Eilen Jewell: Sea of Tears
Cross posted from my blog:
Do you know those opening dirge like moments of the song Endless Sleep by Jody Reynolds? If you don’t it’s a dark mix of rockabilly balladry and sparse shadowy twang. Most of the album Sea of Tears by Eilen Jewell has that feel, and from the moment I heard the title track I had to hear it all.
That first listen came as part of the No Depression podcast # 8 which featured selections from the top albums of the year as voted on my the No Depression community. Of course leave it to me to find the album almost a year after it’s April 2009 release, but it’s taken me longer to find much older albums. I checked the CD out of my local library and gave it a spin. The title track was as good as the first time I heard it and the rest of the album having that same feel has become one of my current faves to put on.
The track Sea of Tears then popped up on a Roots Rock Radio Podcast I had sitting in my queue for the last month or so– just to give me that extra kick in the pants to write something about it. Something that had been brewing for a long time, something about a tune from the world of Folk, Country and Roots Rock that I believed would appeal to people who spend their listening hours with the screaming sounds of the mix of punk, power pop, hard rock, psychedelic, soul, surf and rockabilly that has most recently fallen under the heading of Garage Punk.
Rock and Roll for me has always been about the energy. Elvis, Chuck Berry, Eddie Cochran, Bo Diddley, The Animals, The Kinks, The Rolling Stones, Black Sabbath, BOC, The Ramones, The Damned, The Misfits, The Screaming Trees, Turbonegro, The Hellacopters and on and on and on– they all have one thing in common in their best moments– Energy.

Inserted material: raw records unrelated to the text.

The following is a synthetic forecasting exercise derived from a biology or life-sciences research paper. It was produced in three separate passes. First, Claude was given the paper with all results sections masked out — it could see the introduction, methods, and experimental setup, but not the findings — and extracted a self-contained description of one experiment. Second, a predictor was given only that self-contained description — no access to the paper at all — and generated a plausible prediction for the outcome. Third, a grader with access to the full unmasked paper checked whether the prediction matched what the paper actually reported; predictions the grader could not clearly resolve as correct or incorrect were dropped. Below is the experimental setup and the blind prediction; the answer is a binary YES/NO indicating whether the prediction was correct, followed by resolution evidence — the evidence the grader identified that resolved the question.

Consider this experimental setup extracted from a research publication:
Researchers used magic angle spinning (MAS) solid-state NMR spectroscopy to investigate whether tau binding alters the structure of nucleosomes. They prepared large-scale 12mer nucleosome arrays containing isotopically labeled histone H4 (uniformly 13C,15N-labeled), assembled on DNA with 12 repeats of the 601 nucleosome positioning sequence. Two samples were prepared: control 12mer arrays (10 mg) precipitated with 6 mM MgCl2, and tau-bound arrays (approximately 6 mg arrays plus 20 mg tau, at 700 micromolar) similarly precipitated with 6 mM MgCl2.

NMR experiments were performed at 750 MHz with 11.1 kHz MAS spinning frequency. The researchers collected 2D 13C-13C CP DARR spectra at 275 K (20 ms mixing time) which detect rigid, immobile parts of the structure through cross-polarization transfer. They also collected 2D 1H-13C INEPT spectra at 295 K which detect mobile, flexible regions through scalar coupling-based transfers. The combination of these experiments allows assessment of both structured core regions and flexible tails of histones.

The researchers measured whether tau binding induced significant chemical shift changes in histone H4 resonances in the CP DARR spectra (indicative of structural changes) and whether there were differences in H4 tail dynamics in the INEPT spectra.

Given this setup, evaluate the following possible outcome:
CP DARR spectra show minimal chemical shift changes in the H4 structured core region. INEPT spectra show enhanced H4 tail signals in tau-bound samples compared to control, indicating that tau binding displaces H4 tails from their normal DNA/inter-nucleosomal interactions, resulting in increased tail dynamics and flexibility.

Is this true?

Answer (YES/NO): NO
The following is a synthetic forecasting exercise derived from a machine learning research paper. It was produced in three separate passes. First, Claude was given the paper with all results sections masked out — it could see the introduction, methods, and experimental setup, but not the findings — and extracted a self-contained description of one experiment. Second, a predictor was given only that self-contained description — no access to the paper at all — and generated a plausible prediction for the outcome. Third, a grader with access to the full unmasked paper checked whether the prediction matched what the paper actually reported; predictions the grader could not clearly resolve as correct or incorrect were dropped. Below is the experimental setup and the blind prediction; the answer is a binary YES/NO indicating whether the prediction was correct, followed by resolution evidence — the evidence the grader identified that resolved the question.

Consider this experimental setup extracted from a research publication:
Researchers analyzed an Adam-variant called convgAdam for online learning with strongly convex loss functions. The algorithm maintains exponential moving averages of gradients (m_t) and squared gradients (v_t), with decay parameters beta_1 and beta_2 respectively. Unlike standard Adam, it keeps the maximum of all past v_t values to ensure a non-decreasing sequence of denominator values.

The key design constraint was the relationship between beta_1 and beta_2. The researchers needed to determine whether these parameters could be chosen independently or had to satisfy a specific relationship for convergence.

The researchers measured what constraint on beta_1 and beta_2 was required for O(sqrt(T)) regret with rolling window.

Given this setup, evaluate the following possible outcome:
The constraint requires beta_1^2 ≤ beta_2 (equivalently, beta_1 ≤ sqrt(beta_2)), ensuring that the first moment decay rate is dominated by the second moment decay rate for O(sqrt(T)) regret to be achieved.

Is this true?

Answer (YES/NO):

Eilen Jewell has that energy, that passion and that edge of relish in her delivery of the songs on the album Sea of Tears. It’s as if she can’t figure out if she is really sad, or happy that her heart is broken. There is that tension of joy and sorrow carrying the songs along. I like the dark early rock rumble of the music as much as the almost amused passion of the vocals. Her voice has weight to it, it’s got soul and it’s got a little bit of depth. It’s the kind of voice that should age nicely and I hope is still wailing when it’s 70.
So, all you garage punkers out there, you need something to fill the void of that collection of Estrus CDs gathering dust in the attic of your youth, this might just be it.
Thoughts, Comments, recommendations?